Die Voraussetzungen für die Annahme der Verfassungsbeschwerde liegen nicht vor. Den
Beschwerdeführern steht für ihre Rüge kein mit der Verfassungsbeschwerde zum
Bundesverfassungsgericht rügefähiges Recht zur Seite (Art. 93 Abs. 1 Nr. 4a GG, § 90 Abs.
1 BVerfGG).
1. Art. 38 Abs. 1 GG ist schon deshalb nicht einschlägig, weil diese Bestimmung
unmittelbar nur die Wahlen zum Deutschen Bundestag erfaßt und eine analoge Anwendung
a u f Wahlen und Abstimmungen in den Ländern mit Rücksicht auf die selbständigen
Verfassungsräume von Bund und Ländern ausscheidet (vgl. BVerfG, Beschluß des Zweiten
Senats vom 16. Juli 1998 - 2 BvR 1953/95 - S. 10 f. des Umdrucks).
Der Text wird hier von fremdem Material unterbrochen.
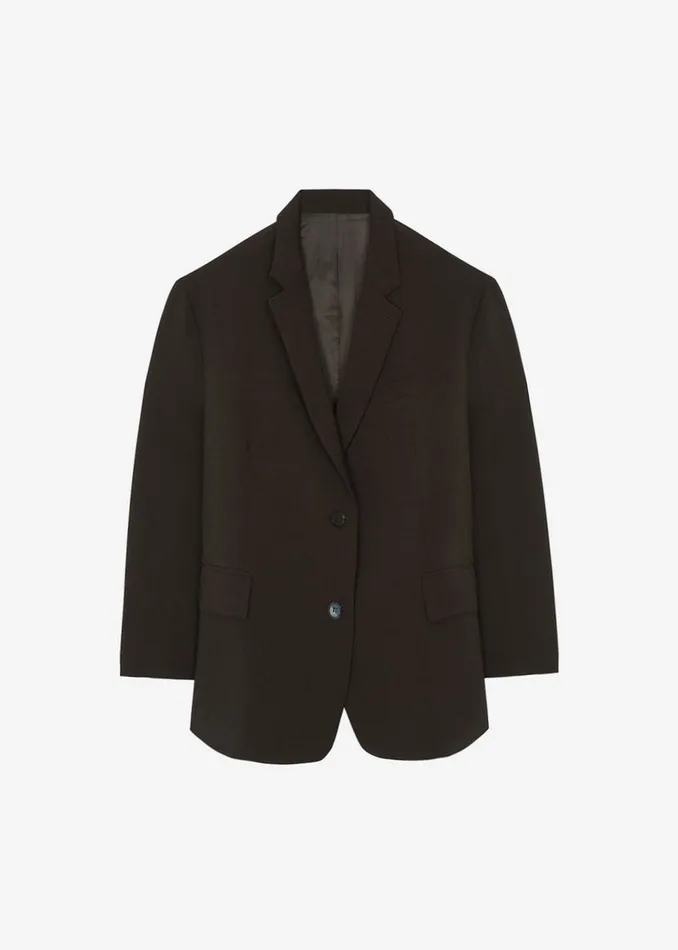 Men Beo Blazer 8211 Dark Espresso The Frankie Shop Outerwear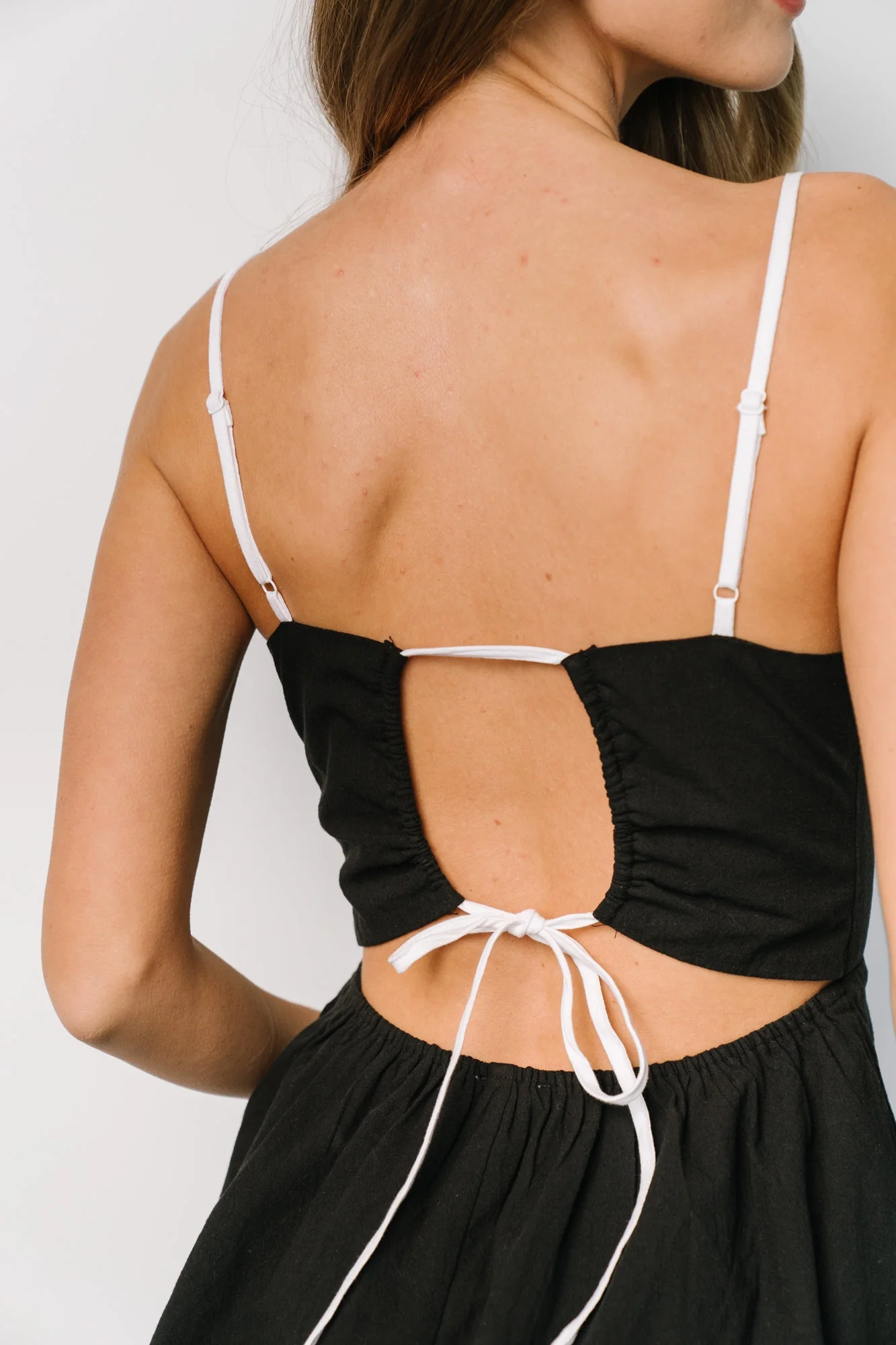 Odette Tiered Dress | Black + White - Vlounger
2. Allerdings haben die Länder bei der Regelung des Wahlrechts auch auf kommunaler
Ebene den Homogenitätsvorgaben des Art. 28 GG und damit insbesondere dem
Demokratieprinzip und den Wahlrechtsgrundsätzen des Art. 28 Abs. 1 Satz 2 GG zu
genügen.
Jedoch
vermitteln
diese Vorgaben dem Einzelnen keine mit der
Verfassungsbeschwerde zum Bundesverfassungsgericht einforderbaren rügefähigen
subjektiven Rechtspositionen (Art. 93 Abs. 1 Nr. 4a GG; vgl. auch Beschluß vom 16. Juli
1998, aaO, S. 11 und 16 ff.). Entgegen der Auffassung der Beschwerdeführer können diese
objektivrechtlichen Verfassungsgebote auch nicht über die in Art. 2 Abs. 1 GG verbürgte
allgemeine Handlungsfreiheit als subjektives Recht eingefordert werden. Mit seinem
Wahlrecht übt der Bürger die vom Volk ausgehende Staatsgewalt aus. Die Wahrnehmung
dieses Rechts ist nicht Teil der jedem Menschen gewährleisteten freien Entfaltung seiner
Persönlichkeit. Die allgemeine Handlungsfreiheit ist umfassender Ausdruck der persönlichen
Freiheitssphäre des Menschen und unterscheidet sich damit grundlegend von den im
Grundgesetz gewährleisteten politischen Rechten des Aktiv-Status (vgl. BVerfGE 49, 15
<23>; Beschluß vom 16. Juli 1998, aaO, S. 11).
3. Von einer weiteren Begründung wird nach § 93d Abs. 1 Satz 3 BVerfGG abgesehen.
Diese Entscheidung ist unanfechtbar.